Extract

---+---

Today’s supply chains are often long and complex, and the production-to-consumption systems (PCSs) in which they are embedded are influenced by a range of actors and processes both external and internal. Current tools and analytical methods fail to capture the many sustainability impacts and opportunities, the globally dispersed interdependencies and risks, and the roles, responsibilities and influence of the diversity of actors involved in global PCSs.
The SEI Initiative on Producer to Consumer Sustainability (P2CS) aims to move beyond the limited and fragmented picture that current tools and methods give, and thus to reveal new opportunities for governments, businesses and other stakeholders to promote PCS sustainability.
P2CS takes a holistic and systems-based approach to further our understanding how PCSs work and identify opportunities for a more sustainable trade system. This approach links two key strands of work: innovative modeling to improve the transparency of supply chains, including how producers and consumers are linked and the participation of different actors in determining supply chain dynamics; and multidisciplinary analysis of the governance of production, trade and consumption processes, and potential opportunities to improve them, that places the roles and perspectives of different stakeholders at the centre.
This work represents a step-change in the analysis of trade, consumption and production sustainability, taking a whole-system approach that builds on tools and expertise developed by SEI and an array of partner organizations, and working closely with policy-makers, businesses and civil society to benefit from their unique insights and respond to their needs.
P2CS will draw on a broad spectrum of SEI competencies as well as working collaboratively with partners in research, civil society, the private sector, and government to:
- identify the diverse actors who benefit, to varying degrees, from their participation in a given PCS, along with their responsibilities, liabilities, and exposure to risk, and their capabilities to act to minimize negative social and environmental impacts and secure sustainability gains;
- develop a new generation of footprint accounting tools that can trace commodities from specific locations of production to specific groups of consumers, and shed light on the interdependencies, impacts, and benefits associated with different groups of actors within a given PCS;
- analyse the sustainability challenges and opportunities associated with a given PCS, taking into account the geopolitical dynamics and political economy of the global trade system, including interacting agendas of foreign investment, development cooperation, and climate change adaptation and mitigation; and
- identify new opportunities to leverage improvements in sustainability in a given PCS.
Read more about our innovative PCS modelling work.
Read more about seeking new opportunities to improve supply chain governance.

---+---

Quote the supply chain passage word for word, from "Today’s supply chains" up to and including "in global PCSs.".

Information shown
---+---

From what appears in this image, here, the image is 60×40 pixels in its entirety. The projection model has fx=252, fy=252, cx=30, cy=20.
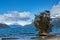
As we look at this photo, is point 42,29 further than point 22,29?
No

---+---

Solution
Today’s supply chains are often long and complex, and the production-to-consumption systems (PCSs) in which they are embedded are influenced by a range of actors and processes both external and internal. Current tools and analytical methods fail to capture the many sustainability impacts and opportunities, the globally dispersed interdependencies and risks, and the roles, responsibilities and influence of the diversity of actors involved in global PCSs.